---- Supplied entries

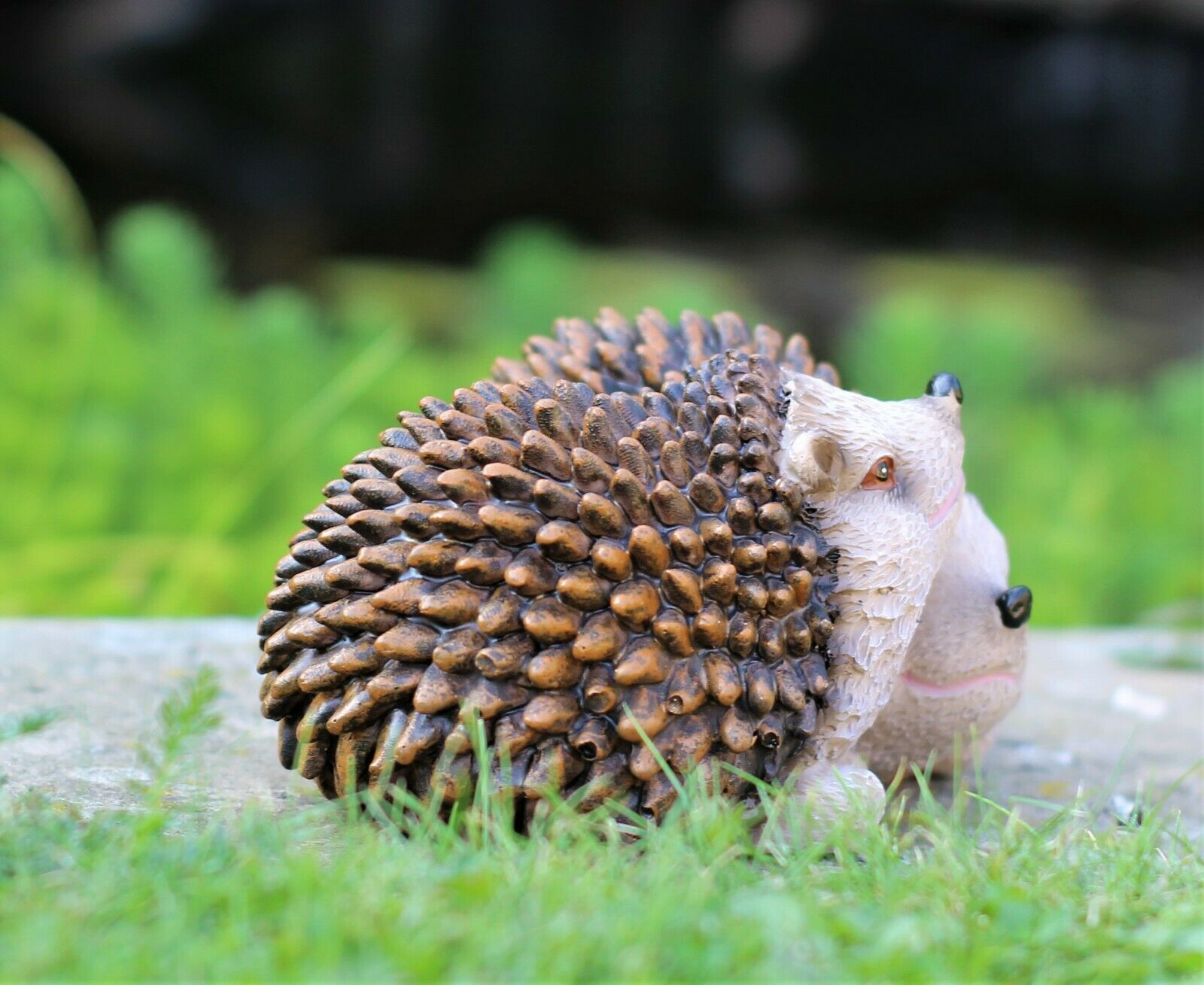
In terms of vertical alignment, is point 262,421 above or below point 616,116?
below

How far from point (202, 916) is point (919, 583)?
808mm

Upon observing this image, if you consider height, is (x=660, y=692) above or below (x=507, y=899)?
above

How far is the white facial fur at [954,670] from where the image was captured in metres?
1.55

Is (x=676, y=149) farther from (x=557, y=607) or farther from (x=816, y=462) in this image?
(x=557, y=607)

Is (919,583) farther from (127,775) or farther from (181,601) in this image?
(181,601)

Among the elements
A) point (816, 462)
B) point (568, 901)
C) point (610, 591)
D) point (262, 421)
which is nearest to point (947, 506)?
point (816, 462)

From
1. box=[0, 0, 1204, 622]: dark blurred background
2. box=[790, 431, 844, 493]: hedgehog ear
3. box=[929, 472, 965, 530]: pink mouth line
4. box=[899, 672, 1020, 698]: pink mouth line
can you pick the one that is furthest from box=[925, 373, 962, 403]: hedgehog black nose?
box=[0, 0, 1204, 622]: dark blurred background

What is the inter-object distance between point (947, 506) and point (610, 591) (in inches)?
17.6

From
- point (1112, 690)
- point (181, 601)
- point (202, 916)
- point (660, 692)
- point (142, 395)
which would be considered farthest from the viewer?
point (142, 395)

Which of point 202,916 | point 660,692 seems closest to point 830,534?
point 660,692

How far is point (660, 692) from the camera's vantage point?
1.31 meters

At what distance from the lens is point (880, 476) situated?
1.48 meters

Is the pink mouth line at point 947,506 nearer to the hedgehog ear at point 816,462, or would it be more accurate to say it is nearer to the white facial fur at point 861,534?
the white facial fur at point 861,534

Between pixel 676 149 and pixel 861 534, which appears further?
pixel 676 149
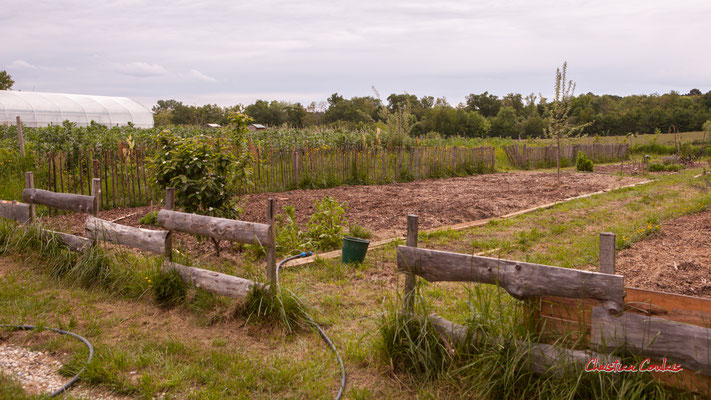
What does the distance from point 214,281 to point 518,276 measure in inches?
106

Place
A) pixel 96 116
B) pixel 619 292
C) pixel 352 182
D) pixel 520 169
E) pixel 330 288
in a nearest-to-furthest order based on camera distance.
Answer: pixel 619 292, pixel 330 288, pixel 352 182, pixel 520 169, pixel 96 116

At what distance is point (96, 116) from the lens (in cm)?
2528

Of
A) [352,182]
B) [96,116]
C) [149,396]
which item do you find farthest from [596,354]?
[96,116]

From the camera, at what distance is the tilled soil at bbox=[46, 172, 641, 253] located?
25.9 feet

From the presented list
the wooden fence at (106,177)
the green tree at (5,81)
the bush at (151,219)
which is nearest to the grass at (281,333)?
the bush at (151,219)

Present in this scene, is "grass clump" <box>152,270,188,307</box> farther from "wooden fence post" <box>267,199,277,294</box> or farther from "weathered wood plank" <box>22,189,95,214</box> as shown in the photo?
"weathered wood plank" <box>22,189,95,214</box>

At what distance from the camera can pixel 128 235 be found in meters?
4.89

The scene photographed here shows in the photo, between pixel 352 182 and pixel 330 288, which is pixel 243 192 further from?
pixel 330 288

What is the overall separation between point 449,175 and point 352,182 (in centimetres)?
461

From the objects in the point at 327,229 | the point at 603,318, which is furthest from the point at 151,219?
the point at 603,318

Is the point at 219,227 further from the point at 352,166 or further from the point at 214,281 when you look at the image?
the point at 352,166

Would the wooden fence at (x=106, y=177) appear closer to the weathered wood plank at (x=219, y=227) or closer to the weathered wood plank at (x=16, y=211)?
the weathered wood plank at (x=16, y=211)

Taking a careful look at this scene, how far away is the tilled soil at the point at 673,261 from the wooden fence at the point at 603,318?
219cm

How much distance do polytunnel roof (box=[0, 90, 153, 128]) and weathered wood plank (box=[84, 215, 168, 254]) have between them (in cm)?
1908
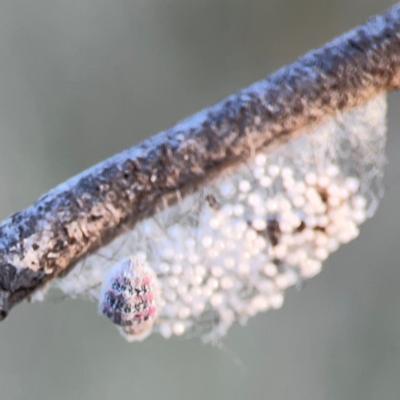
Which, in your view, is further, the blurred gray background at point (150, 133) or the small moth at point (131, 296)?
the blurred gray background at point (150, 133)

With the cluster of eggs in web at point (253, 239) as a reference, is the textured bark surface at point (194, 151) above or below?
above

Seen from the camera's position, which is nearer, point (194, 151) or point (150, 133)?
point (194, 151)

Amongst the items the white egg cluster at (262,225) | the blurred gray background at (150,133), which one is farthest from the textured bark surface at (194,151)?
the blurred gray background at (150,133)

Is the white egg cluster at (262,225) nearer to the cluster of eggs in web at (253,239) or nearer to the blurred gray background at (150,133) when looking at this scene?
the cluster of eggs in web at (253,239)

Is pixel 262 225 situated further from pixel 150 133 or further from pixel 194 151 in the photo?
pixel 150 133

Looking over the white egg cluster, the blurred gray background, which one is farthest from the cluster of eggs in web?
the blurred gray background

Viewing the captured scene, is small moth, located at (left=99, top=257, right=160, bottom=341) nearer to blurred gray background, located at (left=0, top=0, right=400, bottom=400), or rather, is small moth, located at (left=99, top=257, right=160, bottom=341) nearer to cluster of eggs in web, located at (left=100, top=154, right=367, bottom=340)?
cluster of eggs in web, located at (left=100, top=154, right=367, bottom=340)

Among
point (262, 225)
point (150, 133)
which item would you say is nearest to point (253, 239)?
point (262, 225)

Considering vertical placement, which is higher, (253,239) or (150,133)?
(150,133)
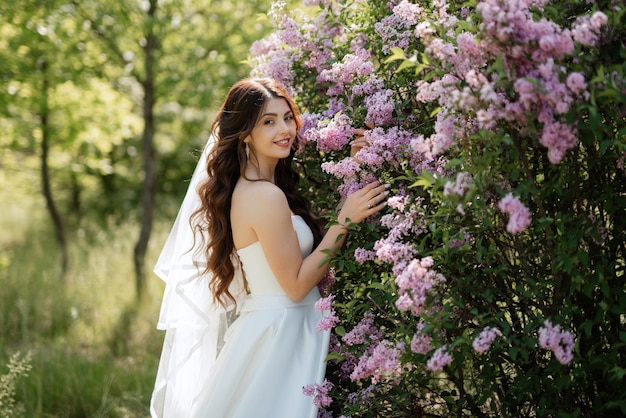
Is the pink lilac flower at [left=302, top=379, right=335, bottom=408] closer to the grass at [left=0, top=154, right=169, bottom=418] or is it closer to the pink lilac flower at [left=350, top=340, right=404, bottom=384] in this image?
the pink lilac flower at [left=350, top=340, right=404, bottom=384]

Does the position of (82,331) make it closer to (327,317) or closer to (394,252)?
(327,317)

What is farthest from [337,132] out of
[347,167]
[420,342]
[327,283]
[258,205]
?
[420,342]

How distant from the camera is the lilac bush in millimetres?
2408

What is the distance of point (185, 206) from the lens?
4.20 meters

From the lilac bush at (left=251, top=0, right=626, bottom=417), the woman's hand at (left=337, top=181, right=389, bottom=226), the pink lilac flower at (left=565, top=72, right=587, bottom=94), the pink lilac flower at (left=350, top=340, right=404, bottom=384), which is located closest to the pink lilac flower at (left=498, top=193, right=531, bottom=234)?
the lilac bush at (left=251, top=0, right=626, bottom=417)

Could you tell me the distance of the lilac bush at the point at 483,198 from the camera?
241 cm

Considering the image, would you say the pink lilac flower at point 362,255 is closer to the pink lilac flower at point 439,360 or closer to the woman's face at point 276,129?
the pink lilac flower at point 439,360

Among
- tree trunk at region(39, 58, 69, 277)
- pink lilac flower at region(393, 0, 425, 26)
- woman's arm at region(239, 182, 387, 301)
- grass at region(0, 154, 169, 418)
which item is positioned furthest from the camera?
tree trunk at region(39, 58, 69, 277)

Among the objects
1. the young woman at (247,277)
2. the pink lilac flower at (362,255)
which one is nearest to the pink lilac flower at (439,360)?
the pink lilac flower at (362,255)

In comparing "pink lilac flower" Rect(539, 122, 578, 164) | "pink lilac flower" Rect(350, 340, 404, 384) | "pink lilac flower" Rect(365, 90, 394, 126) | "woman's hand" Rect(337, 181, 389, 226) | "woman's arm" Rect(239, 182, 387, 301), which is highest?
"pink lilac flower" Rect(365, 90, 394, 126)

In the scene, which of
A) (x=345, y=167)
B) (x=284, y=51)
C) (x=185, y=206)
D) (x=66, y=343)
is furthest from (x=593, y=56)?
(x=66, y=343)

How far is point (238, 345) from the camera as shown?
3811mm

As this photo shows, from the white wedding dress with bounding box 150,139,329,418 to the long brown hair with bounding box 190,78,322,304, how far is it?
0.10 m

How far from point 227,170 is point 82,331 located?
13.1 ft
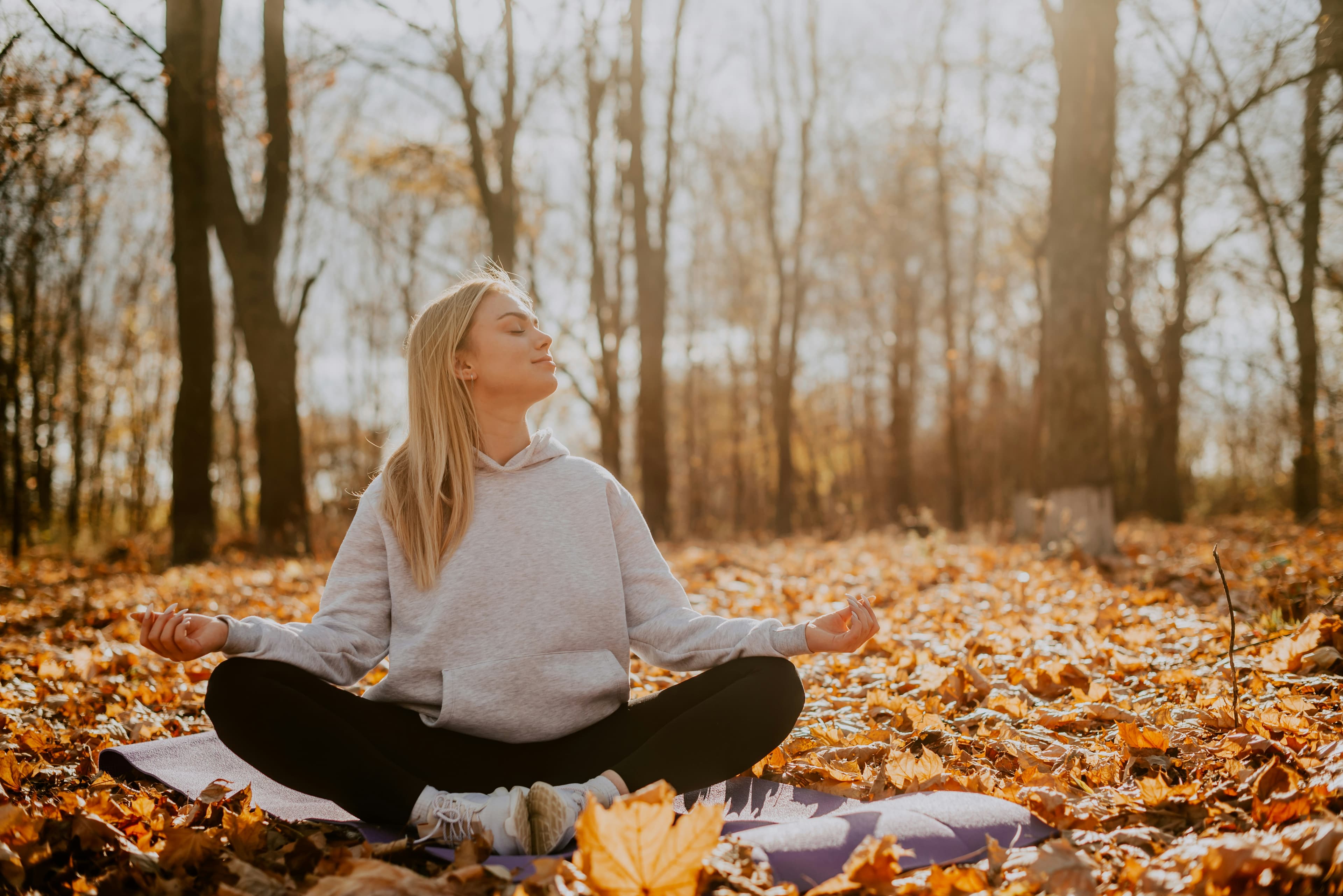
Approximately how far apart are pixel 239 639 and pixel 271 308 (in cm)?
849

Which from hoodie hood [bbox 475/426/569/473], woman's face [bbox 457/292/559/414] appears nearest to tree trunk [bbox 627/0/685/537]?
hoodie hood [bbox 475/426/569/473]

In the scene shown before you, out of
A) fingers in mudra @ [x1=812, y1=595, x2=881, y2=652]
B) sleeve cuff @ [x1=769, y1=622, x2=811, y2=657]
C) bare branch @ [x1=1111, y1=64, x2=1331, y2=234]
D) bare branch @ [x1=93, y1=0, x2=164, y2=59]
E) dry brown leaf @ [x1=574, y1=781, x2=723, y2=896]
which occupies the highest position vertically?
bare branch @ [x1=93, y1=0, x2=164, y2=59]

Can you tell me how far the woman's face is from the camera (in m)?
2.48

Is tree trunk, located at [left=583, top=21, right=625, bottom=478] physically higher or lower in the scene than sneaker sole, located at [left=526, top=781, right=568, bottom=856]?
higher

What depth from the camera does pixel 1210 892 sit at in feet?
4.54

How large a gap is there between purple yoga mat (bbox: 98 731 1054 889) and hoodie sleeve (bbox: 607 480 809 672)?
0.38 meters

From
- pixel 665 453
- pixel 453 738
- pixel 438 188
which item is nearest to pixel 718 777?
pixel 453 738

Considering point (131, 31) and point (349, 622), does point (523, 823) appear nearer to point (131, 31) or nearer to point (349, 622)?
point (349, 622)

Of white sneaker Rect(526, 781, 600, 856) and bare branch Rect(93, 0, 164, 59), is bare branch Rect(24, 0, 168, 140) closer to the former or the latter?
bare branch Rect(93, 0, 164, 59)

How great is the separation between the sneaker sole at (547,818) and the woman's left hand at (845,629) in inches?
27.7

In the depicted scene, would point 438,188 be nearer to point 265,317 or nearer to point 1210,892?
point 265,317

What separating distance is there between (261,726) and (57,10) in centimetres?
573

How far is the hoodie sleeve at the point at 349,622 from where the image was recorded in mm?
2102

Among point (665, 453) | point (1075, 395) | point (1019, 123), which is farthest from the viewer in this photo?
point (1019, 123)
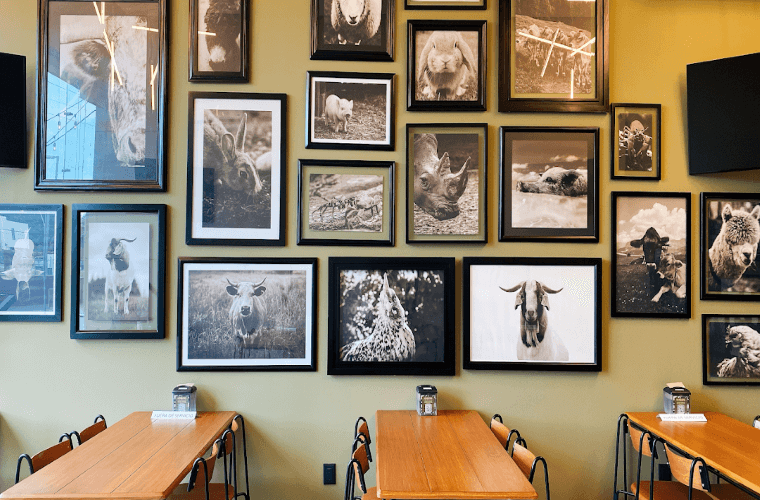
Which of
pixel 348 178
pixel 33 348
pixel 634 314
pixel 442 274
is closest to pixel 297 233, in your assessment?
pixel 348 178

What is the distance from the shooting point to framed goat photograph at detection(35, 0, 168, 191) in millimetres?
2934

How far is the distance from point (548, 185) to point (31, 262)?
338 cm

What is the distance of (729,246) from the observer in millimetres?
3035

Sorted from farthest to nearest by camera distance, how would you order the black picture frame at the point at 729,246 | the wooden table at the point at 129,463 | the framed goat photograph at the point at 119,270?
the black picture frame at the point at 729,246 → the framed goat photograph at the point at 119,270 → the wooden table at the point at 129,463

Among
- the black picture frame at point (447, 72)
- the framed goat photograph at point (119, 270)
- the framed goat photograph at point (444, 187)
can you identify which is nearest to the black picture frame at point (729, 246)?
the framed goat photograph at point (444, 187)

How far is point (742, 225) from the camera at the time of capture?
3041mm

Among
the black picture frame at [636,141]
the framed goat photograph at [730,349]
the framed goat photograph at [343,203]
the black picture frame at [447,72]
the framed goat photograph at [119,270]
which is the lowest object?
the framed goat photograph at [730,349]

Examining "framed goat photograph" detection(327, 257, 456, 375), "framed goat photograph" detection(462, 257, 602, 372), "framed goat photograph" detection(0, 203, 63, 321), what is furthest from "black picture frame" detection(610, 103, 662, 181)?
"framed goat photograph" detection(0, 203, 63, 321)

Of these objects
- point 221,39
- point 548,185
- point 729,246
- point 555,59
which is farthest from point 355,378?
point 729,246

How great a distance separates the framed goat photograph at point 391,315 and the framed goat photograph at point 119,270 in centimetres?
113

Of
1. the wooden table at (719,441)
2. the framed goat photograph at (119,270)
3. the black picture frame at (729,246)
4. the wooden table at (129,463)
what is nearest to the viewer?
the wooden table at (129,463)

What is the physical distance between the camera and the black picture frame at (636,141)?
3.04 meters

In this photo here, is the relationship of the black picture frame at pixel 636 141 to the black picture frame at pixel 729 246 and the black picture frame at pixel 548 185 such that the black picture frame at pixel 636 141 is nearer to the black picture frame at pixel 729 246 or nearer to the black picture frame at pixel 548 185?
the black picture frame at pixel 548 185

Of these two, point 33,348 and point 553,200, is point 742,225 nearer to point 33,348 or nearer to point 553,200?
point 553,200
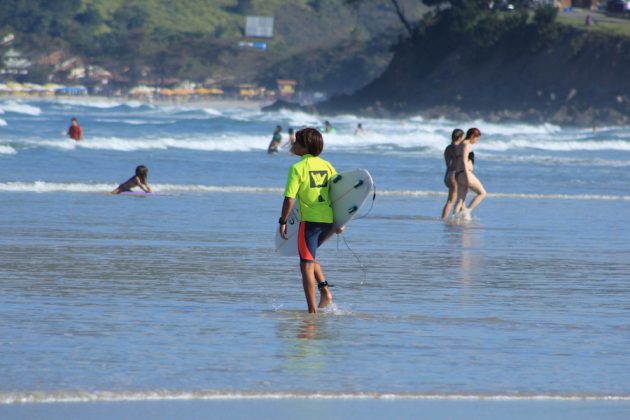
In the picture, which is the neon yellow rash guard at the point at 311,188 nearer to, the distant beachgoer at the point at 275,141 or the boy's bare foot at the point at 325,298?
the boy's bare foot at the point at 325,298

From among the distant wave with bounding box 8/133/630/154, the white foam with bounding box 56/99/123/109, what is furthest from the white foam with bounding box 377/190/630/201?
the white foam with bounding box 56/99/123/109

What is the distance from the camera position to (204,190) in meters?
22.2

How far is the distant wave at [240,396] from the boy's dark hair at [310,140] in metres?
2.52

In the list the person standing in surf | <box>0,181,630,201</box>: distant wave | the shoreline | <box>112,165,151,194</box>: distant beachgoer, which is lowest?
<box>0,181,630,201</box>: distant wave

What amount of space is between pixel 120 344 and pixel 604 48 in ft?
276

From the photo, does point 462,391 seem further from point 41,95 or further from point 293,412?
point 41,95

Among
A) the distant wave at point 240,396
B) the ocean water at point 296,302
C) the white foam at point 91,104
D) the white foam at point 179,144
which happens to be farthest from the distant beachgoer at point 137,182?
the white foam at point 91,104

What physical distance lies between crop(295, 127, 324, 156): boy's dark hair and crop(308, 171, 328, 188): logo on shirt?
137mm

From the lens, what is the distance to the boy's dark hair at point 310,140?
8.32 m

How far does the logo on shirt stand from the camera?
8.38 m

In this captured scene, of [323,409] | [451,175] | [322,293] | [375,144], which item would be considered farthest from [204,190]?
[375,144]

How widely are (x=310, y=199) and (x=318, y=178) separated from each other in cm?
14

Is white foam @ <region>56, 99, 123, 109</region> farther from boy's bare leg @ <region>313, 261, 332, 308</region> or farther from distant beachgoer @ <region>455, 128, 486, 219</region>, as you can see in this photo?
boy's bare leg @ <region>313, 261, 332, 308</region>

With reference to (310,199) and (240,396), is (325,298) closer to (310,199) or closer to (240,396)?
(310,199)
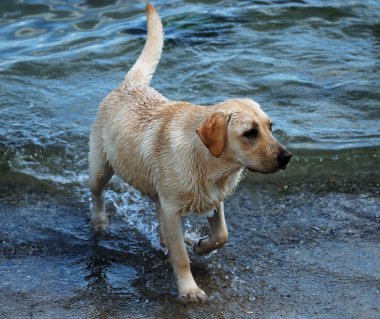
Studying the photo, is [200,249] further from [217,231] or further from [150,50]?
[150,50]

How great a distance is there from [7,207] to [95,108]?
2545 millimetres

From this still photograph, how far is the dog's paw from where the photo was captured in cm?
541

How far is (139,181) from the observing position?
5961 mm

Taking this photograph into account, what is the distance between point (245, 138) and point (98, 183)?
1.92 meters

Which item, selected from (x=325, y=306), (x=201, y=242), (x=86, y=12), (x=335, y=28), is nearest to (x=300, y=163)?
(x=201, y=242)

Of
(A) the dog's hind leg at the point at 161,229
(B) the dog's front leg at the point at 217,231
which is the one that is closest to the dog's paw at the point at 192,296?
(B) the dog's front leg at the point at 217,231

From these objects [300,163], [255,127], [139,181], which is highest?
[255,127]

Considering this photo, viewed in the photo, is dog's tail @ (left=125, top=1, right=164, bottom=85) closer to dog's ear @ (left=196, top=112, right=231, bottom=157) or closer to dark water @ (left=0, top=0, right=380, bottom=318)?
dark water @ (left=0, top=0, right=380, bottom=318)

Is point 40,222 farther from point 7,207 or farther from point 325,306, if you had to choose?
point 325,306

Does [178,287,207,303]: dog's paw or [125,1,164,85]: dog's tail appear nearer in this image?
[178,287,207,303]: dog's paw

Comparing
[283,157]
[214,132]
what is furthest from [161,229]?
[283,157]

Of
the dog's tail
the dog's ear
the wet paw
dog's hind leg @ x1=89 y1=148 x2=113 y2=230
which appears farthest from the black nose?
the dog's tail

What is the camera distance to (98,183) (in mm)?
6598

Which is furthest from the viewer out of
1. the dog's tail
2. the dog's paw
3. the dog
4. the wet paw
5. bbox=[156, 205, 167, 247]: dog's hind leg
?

--------

Your output should consist solely of the lines from the line containing "Is white foam" through the last line of the entries, verbatim, minus any pictures.

Is white foam @ <region>56, 99, 123, 109</region> farther from boy's bare leg @ <region>313, 261, 332, 308</region> or farther from distant beachgoer @ <region>455, 128, 486, 219</region>, as you can see in this photo?
boy's bare leg @ <region>313, 261, 332, 308</region>

With reference to (310,199) and (240,396), is (325,298) closer to (310,199) or closer to (240,396)?
(310,199)
Studying the photo, is [200,249] further from [217,231] or further from [150,50]?
[150,50]

How great a distance is there from [7,207] to [95,108]?
2545 millimetres

From this still photograph, how far is the dog's paw from where the photo was captured in cm?
541

How far is (139,181) from the observing position?
5961 mm

Taking this photograph into account, what is the distance between point (245, 138) and point (98, 183)?
1.92 meters

Which item, selected from (x=325, y=306), (x=201, y=242), (x=86, y=12), (x=335, y=28), is nearest to (x=300, y=163)?
(x=201, y=242)

Of
(A) the dog's hind leg at the point at 161,229
(B) the dog's front leg at the point at 217,231
which is the one that is closest to the dog's paw at the point at 192,296?
(B) the dog's front leg at the point at 217,231

From these objects [300,163], [255,127], [139,181], which is highest?
[255,127]

Considering this photo, viewed in the photo, is dog's tail @ (left=125, top=1, right=164, bottom=85) closer to dog's ear @ (left=196, top=112, right=231, bottom=157) or closer to dark water @ (left=0, top=0, right=380, bottom=318)?
dark water @ (left=0, top=0, right=380, bottom=318)

Is point 40,222 farther from point 7,207 or farther from point 325,306, if you had to choose?
point 325,306

Does [178,287,207,303]: dog's paw or [125,1,164,85]: dog's tail appear nearer in this image?
[178,287,207,303]: dog's paw

Comparing
[283,157]
[214,132]
what is furthest from [161,229]?
[283,157]

Of
the dog's tail
the dog's ear
the wet paw
dog's hind leg @ x1=89 y1=148 x2=113 y2=230
which appears farthest from the black nose?
the dog's tail

What is the camera distance to (98,183) (in mm)?
6598

Which is furthest from the viewer out of
1. the dog's tail
2. the dog's paw
3. the dog
4. the wet paw
5. bbox=[156, 205, 167, 247]: dog's hind leg
?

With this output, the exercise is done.